# START OF Source data

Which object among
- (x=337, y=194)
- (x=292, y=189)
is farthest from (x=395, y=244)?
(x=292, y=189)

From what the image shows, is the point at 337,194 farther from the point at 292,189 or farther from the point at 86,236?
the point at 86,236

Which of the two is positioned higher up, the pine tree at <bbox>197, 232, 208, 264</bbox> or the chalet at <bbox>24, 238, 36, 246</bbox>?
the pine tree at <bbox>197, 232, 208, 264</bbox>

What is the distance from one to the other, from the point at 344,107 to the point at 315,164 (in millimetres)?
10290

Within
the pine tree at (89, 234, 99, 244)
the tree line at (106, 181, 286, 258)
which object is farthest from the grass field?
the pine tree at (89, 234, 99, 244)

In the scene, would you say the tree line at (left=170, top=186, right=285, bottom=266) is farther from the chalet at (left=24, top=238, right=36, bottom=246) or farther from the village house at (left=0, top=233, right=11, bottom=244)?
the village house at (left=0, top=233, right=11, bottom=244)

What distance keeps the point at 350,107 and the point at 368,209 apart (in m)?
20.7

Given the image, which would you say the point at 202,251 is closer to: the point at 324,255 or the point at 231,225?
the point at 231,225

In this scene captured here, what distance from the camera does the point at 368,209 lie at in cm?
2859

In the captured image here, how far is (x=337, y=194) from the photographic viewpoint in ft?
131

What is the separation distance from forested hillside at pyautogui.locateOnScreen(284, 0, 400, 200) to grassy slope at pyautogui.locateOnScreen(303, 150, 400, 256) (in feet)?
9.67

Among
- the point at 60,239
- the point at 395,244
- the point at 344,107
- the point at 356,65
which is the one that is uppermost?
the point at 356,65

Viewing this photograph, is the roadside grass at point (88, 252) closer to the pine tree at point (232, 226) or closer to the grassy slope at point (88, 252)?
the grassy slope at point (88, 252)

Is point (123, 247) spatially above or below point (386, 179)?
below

# END OF Source data
# START OF Source data

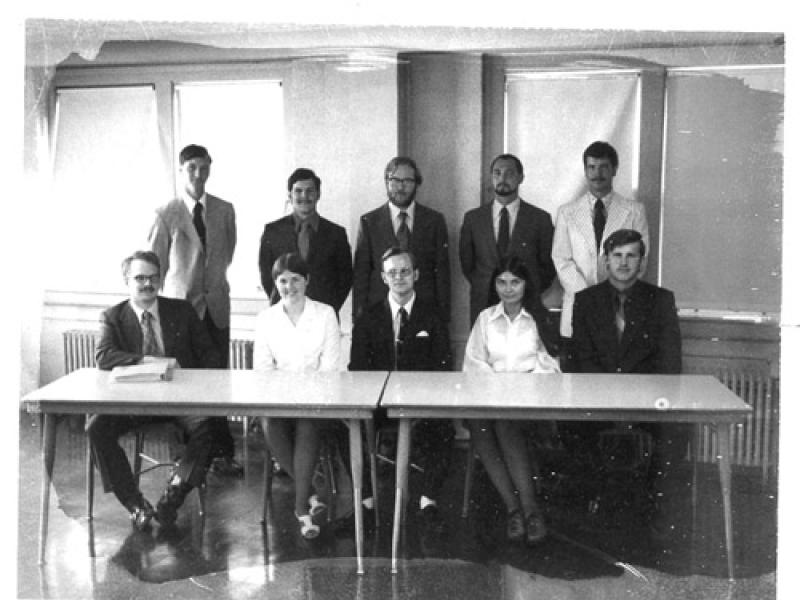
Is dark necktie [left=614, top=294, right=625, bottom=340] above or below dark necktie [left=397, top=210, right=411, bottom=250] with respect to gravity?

# END OF Source data

__Written problem__
Count the lines in the data above that contain the string "left", and reply with only that number.

__In response__
3